# 5914 2hp Fla? Which Vfd?



## HighWall (Oct 14, 2016)

Anybody know what the full load amperage is on the 2hp motor original to the Clausing 5914?  The plate on mine isn't visible without disassembling the machine somewhat and I've been working on a VFD order.  The sellers were asking what the FLA was and now I'm curious.


----------



## mzayd3 (Oct 14, 2016)

What voltage? Single or three phase?


Sent from my iPhone using Tapatalk


----------



## CluelessNewB (Oct 14, 2016)

I'm not sure it would be safe to assume that all 5914's came with the same 3 phase motor.  When you do actually set up the VFD you will need the actual FLA that is on the motor anyway. Would an inspection mirror help? Cell phone picture?


----------



## mzayd3 (Oct 15, 2016)

If it's three phase, figure 2.4 amps per horsepower at 240 volt.


Sent from my iPad using Tapatalk


----------



## Ulma Doctor (Oct 15, 2016)

FLA is Full Load Amperage
single phase:
12A @230v
13.2A @ 208v
24a @115v

3 phase:
7.5A @208V
6.8A @ 230v
3.4A @ 460v


----------



## HighWall (Oct 16, 2016)

I was talking to my electrician and we figured it was 6.8amps at 230v 3 phase, so I think I'll get a 3 horsepower VFD just to be safe.  Thanks for the input.

I am also trying to figure out whether I want to get one of the VFDs that feature Sensorless Vector Control, like the Teco CV-2003-H1 or stick with the Teco FM50-203-C, which is about $100 less.

Do the Sensorless Vector VFDs benefit those trying to use older motors like mine?  It was made by Reuland Electric Co. of Industry California, BTW.  I expect to just run the VFD at 60 hz while the motor and Reeves Drive holds up, but may eventually go direct belt drive and use the VFD for speed control if it seems less problematic down the line.  Since I will be paying an electrician to help me, I'd like to cry once and get something that'll serve well into the future.

I took another swing at it with the cellphone camera and managed to get a legible image of the ID plate.  It says the motor uses 6.2 amps at 220 volts 3 phase but no mention of Full Load.


----------



## JimDawson (Oct 16, 2016)

If you are planning on going to direct drive in the future, then the sensorless vector drive would be worth the extra money.  The torque range is much wider on the sensorless vector.

6.2 amps is the full rated load.  That would indicate a 2HP motor.
.
.


----------



## CluelessNewB (Oct 16, 2016)

The CV series will also give you more options for control as well as what Jim says.  The 2hp CV-2002-H1 is rated at 7.5 amps which should work just fine and you save about $50.
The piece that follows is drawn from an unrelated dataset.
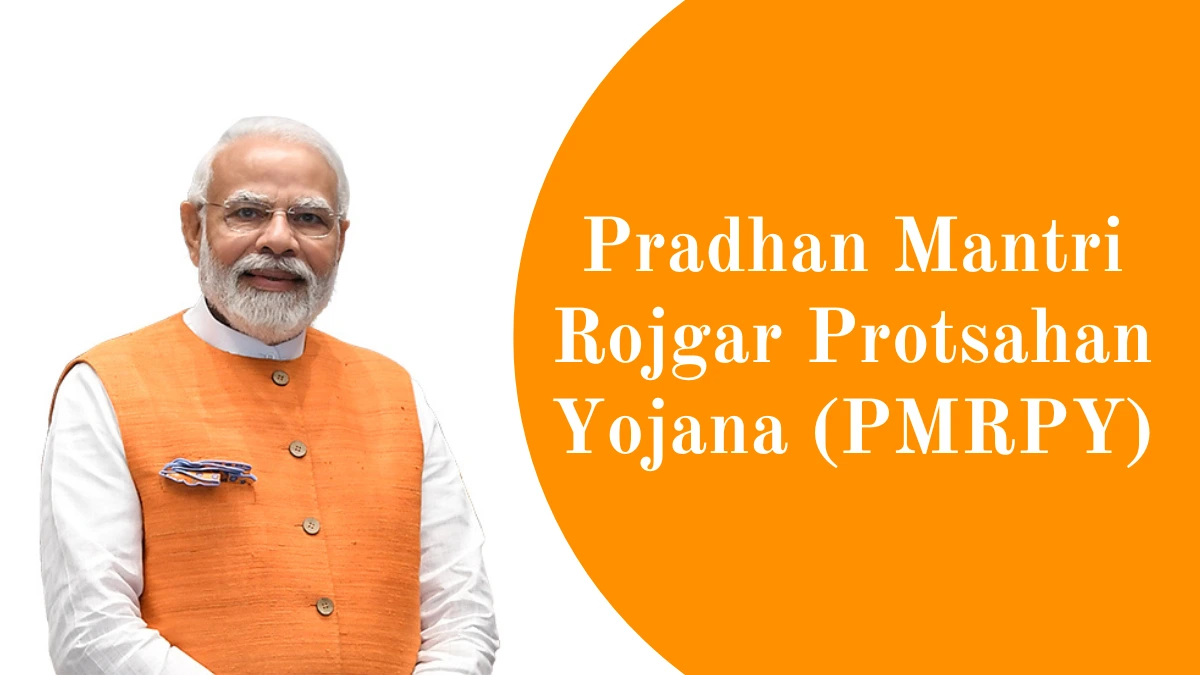 Read more about the article Pradhan Mantri Rojgar Protsahan Yojana (PMRPY): Objectives, Features, and Eligibility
Personally I would go for the sensorless vector drive.   I have a Teco N3 (basically the same as the CV7300) on my Logan Lathe.   I also have a CV7300 on my wood jointer.  an FM-50 on my wood shaper and a  Huanyang on my belt sander.  I not a fan of the Huanyang, the FM50 is fine if you plan to run at full speed all the time but it will not accept a standard 3 wire control without external relays.


----------



## HighWall (Oct 17, 2016)

This has been most helpful.  I'll order the sensorless vector drive then.  Thanks so much.


----------